Node Similarity is a brute force similarity algorithm, and uses jaccard similarity to score nodes based on neighbors. To use that algorithm, you'd need the information you're comparing (latitude, longitude, time) to be nodes.
You could also use
K Nearest Neighbors - which is an approximate similarity algorithm, using cosine similarity, to compare nodes based on properties. It's much faster than Node Similarity (because it doesn't default to comparing every node with every other node).
Thanks for the advice,
In regards to the "production scale", it is at least 1 million rows of data being fed on monthly basis and ideally take less than 2 min to finish the computation.

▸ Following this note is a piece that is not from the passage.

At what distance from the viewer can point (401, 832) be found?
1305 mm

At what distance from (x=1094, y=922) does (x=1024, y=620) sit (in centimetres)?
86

Currently I am applying the methodology from this article
Build a similarity graph based on node properties, even when no relationships are present in the data model.
Reading time: 14 min read
In short summary, I replaced info used in the article above and created the new metric based on latitude and longitude since there are float numbers.
After the similarity relationships are developed, I used centrality algo, to filter out most of the interconnected nodes to focus on the nodes with desired latitude and latitude shown.
My main objective is to find common stop locations for logistic purposes.
Not sure if my approach is right for this use case.
Any advice would be appreciated
Actually I do have a concern.
Can the graph algorithm in neo4j process point data types and datetime data type?
In a lot of the tutorials and lessons I have seen, it seems that the algorithm can only process float or integer type formats for geospatial data in which I am dealing with now.
Does the statement above make sense? Some further advice on this would be appreciate.
For GDS, you'll want to convert your date/time data into a numerical format that GDS can interpret.
@jennifer.reif has a great blog post on handling time data in Neo4j that's worth taking a look at: Cypher Data Formats: Dealing with Dates, Part 1 | Neo4j
For lat/long data, the only algorithm that can explicitly use lat/long data is
A* (pathfinding). If you want to use lat/long for a similarity comparison, it can be compared as two numerical values, but we don't have any concept of spatial similarity built into the library.
Greatly appreciated for the advice
Currently my Graph has 5 mil nodes.
I tried using K nearest neighbors Graph Data Science playground Neuler.
However, I ran into error as shown below
Algorithm failed to complete
Error: Neo4jError: Unable to start new transaction since limit of concurrently executed transactions is reached. See setting dbms.transaction.concurrency.maximum
Any suggestions on how to resolve this issue?
That's a looks like a database setting -
You'll want to go into the config file (instructions here: (and
https://neo4j.com/docs/operations-manual/current/configuration/file-locations/#file-locations) and change the
dbms.transaction.concurrency.maximum setting to a higher value - or only run one thing at a time.